━━━ Items ━━━

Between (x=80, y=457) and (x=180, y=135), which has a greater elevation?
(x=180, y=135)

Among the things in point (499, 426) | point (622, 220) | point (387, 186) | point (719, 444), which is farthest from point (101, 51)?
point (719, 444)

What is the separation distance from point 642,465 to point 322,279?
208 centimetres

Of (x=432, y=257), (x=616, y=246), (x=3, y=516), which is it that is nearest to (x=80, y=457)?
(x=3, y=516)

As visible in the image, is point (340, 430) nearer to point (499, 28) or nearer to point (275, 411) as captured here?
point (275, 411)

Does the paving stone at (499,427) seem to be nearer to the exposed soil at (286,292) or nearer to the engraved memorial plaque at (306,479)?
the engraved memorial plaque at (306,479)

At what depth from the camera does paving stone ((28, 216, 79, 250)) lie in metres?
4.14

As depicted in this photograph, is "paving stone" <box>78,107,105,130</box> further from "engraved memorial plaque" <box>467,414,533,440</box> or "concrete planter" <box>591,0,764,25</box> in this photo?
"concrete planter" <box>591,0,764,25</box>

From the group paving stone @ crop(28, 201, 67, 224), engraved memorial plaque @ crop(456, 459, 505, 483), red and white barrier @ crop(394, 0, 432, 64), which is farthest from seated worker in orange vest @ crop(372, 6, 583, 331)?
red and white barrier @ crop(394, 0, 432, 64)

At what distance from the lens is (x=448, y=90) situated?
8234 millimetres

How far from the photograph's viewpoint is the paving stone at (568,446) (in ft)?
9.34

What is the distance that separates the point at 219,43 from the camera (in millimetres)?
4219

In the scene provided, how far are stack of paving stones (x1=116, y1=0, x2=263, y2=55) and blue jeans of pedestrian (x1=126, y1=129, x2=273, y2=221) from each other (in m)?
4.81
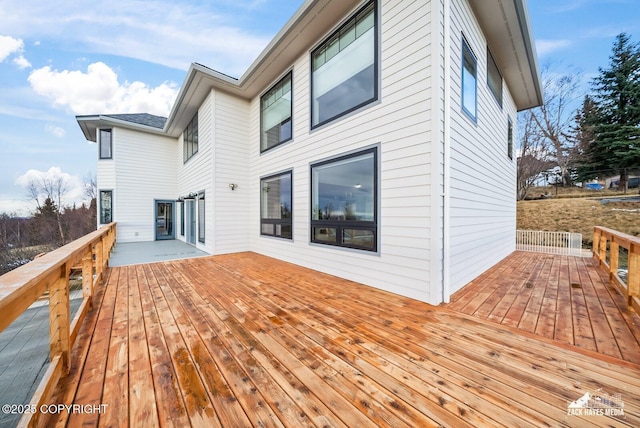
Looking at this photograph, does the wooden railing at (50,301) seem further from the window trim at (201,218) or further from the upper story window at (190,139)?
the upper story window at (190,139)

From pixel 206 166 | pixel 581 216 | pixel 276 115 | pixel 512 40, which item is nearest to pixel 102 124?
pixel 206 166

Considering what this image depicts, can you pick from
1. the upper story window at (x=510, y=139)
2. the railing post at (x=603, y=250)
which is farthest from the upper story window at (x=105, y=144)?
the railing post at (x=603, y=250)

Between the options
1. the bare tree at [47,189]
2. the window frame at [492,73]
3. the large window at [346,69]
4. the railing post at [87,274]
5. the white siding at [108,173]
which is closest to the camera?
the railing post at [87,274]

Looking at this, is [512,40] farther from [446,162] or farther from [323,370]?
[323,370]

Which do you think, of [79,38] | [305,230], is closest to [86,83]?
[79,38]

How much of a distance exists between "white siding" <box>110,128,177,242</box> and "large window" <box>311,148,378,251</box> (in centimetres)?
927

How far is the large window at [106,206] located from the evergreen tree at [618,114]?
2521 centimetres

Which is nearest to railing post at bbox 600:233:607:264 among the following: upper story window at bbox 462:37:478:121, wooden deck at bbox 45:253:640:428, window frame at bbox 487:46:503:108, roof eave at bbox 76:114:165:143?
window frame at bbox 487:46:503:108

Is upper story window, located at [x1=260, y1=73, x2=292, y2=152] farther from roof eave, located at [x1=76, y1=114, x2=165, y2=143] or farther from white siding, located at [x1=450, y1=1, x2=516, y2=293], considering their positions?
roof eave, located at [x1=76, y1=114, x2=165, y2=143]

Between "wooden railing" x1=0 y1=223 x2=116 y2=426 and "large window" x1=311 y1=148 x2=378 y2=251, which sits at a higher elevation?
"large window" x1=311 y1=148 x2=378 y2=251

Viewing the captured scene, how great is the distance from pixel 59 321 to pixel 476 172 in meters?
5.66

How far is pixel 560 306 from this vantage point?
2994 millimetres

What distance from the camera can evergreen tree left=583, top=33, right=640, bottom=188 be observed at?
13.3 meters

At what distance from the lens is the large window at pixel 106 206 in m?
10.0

━━━

Write out each entry exactly as given, but skip the pictures.

Response to this exercise —
Between (x=80, y=457) and (x=180, y=135), which has a greater elevation?
(x=180, y=135)

Among the things in point (499, 426) | point (622, 220) | point (387, 186) | point (719, 444), which is farthest from point (101, 51)?
point (719, 444)

What is the separation distance from point 642,465 to point 322,279?
208 centimetres

Of (x=432, y=257), (x=616, y=246), (x=3, y=516), which is it that is nearest to (x=80, y=457)?
(x=3, y=516)

As visible in the image, is point (340, 430) nearer to point (499, 28) or nearer to point (275, 411) as captured here?
point (275, 411)

Does the paving stone at (499,427) seem to be nearer to the exposed soil at (286,292) or nearer to the engraved memorial plaque at (306,479)?
the engraved memorial plaque at (306,479)

At what depth from the camera does paving stone ((28, 216, 79, 250)) lie in metres?
4.14

As depicted in this photograph, is "paving stone" <box>78,107,105,130</box> further from "engraved memorial plaque" <box>467,414,533,440</box> or "concrete planter" <box>591,0,764,25</box> in this photo?
"concrete planter" <box>591,0,764,25</box>

From the group paving stone @ crop(28, 201, 67, 224), engraved memorial plaque @ crop(456, 459, 505, 483), red and white barrier @ crop(394, 0, 432, 64), which is farthest from seated worker in orange vest @ crop(372, 6, 583, 331)?
red and white barrier @ crop(394, 0, 432, 64)

At what distance from the lens is (x=448, y=90) situated?
8234 millimetres

How far from the photograph's viewpoint is the paving stone at (568,446) (in ft)?
9.34

What is the distance that separates the point at 219,43 from the camera (in millimetres)?
4219

In the scene provided, how far are stack of paving stones (x1=116, y1=0, x2=263, y2=55) and blue jeans of pedestrian (x1=126, y1=129, x2=273, y2=221) from each other (in m)?
4.81
Looking at this photograph, does the wooden railing at (50,301) seem further from the window trim at (201,218) or further from the upper story window at (190,139)?
the upper story window at (190,139)

From pixel 206 166 | pixel 581 216 | pixel 276 115 | pixel 512 40, which item is nearest to pixel 102 124?
pixel 206 166

Considering what this image depicts, can you pick from
1. the upper story window at (x=510, y=139)
2. the railing post at (x=603, y=250)
which is farthest from the upper story window at (x=105, y=144)?
the railing post at (x=603, y=250)

Between the options
1. the bare tree at [47,189]
2. the window frame at [492,73]
3. the large window at [346,69]
4. the railing post at [87,274]
5. the white siding at [108,173]
which is closest to the camera?
the railing post at [87,274]

Looking at this, is [512,40] farther from [446,162] or farther from [323,370]?
[323,370]

Which do you think, of [79,38] | [305,230], is closest to [86,83]?
[79,38]

How much of a distance exists between "white siding" <box>110,128,177,242</box> and "large window" <box>311,148,378,251</box> (in centimetres)?
927

How far is the large window at [106,206] located from the evergreen tree at [618,114]?
2521 centimetres

Which is nearest to railing post at bbox 600:233:607:264 among the following: upper story window at bbox 462:37:478:121, wooden deck at bbox 45:253:640:428, window frame at bbox 487:46:503:108, roof eave at bbox 76:114:165:143?
window frame at bbox 487:46:503:108

Is upper story window, located at [x1=260, y1=73, x2=292, y2=152] farther from roof eave, located at [x1=76, y1=114, x2=165, y2=143] or farther from white siding, located at [x1=450, y1=1, x2=516, y2=293], considering their positions?
roof eave, located at [x1=76, y1=114, x2=165, y2=143]

Between "wooden railing" x1=0 y1=223 x2=116 y2=426 and "large window" x1=311 y1=148 x2=378 y2=251, which sits at a higher elevation?
"large window" x1=311 y1=148 x2=378 y2=251

Viewing the captured scene, how great is the distance from pixel 59 321 to pixel 476 172 in meters?
5.66

How far is pixel 560 306 from this vantage point?
2994 millimetres

What distance from the camera can evergreen tree left=583, top=33, right=640, bottom=188 be observed at?
13.3 meters

At what distance from the lens is the large window at pixel 106 206 in m?
10.0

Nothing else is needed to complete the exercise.